# Breast Cancer Prediction Using Daimensions Attribute Ranking

In this notebook, we'll be working with a dataset from the University of California Irvine's Machine Learning Repository. It has nine attribute columns to describe various aspects of cells and one classification column that classifies each cell as benign or malignant cancer. More information about the data can be found at: https://archive.ics.uci.edu/ml/datasets/Breast+Cancer+Wisconsin+(Diagnostic).

We have two goals: one is to build a model predicting whether a cell is benign or malignant on future cell data and the other is to use attribute rank to learn about which attributes of the cell are most important for predicting cancer in cells.

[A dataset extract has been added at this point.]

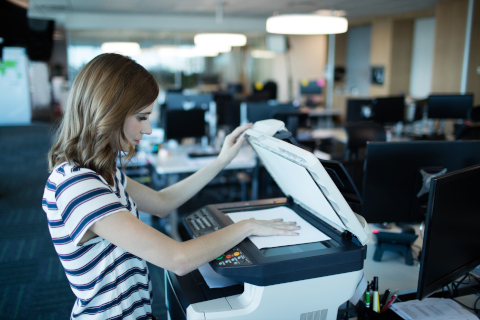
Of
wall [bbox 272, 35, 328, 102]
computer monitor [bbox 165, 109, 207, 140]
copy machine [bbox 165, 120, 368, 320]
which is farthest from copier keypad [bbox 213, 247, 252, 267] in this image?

Daimensions' attribute rank option is useful for a lot of biomedical data like cancer cells because most of the time we are not only looking to predict which cells are cancerous but also what caused the cancer. Attribute rank helps us learn about this aspect of the data by telling us which attributes most closely correlate with a cell's classification. This greatly contributes to our understanding of the data and helps guide us toward probable cause.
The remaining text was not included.